En outre, le rapport indique que la « presque totalité » des AMM ont été administrées « conformément à la Loi » (soit 99,5 %). Des procédures « non conformes » pour différentes raisons : la personne n’était pas atteinte d’une maladie « grave et incurable » selon l’évaluation de la Commission ou bien parfois « pas apte à consentir aux soins au moment de l’administration ». Certains médecins ont omis d’obtenir l’avis d’un « second médecin indépendant » ou n’ont pas mené d’entretien avec leur patient « autre que le jour même de l’administration » après la demande officielle (cf. « Aide médicale à mourir » : les médecins québécois rappelés à l’ordre).

« Dans plusieurs cas, la distinction entre les AMM conformes et celles non conformes est mince », considère la Commission. « On peut facilement comprendre qu’elles aient été jugées admissibles par un médecin, mais ne l’auraient pas été par d’autres », estime-t-elle. Une « zone grise » qui ne semble pas inquiéter l’instance outre mesure (cf. Québec : 23 euthanasies « non conformes » dans la quasi-indifférence de l’Exécutif).

Des conditions déjà élargies

Depuis la fin de la période couverte par ce rapport quinquennal, de « nombreux changements » sont déjà intervenus.

En effet, les maisons de soins palliatifs ne peuvent plus « exclure l’AMM des soins qu’elles offrent » depuis le 7 décembre 2023. En outre, l’infirmière praticienne spécialisée « partage les mêmes privilèges et responsabilités que le médecin concernant l’évaluation d’une demande d’AMM et son administration de même que la sédation palliative continue ». Depuis le 7 mars 2024, une personne ayant une « déficience physique grave entraînant des incapacités significatives et persistantes » est admissible à l’AMM si elle présente les autres conditions fixées par la loi. Enfin, depuis le 30 octobre dernier, une personne ayant reçu « un diagnostic de maladie grave et incurable menant à l’inaptitude à consentir aux soins » peut formuler une demande d’euthanasie « anticipée » (cf. « Aide médicale à mourir » : le Québec autorise les demandes « anticipées »).
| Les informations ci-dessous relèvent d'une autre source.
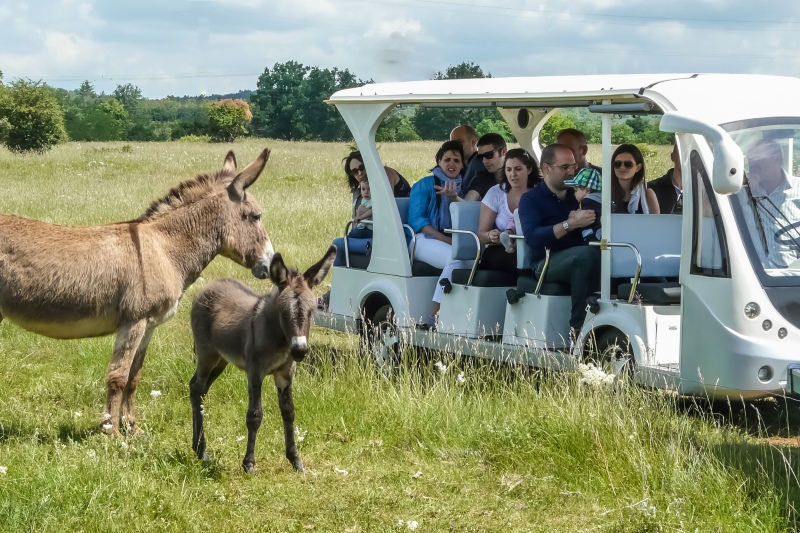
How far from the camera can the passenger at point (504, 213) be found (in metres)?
8.84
Avec ces modifications législatives entrées en vigueur, le rapport prévoit que « les prochaines années seront fort occupées pour la Commission » (cf. Belgique : la Commission de contrôle de l’euthanasie est débordée). Jusqu’où ira cette hausse ?

 

[1] Communiqué de presse (18/02/2025)

[2] Dans respectivement 5,4 % et 0,5 % des formulaires, seules des souffrances psychiques ou physiques étaient indiquées.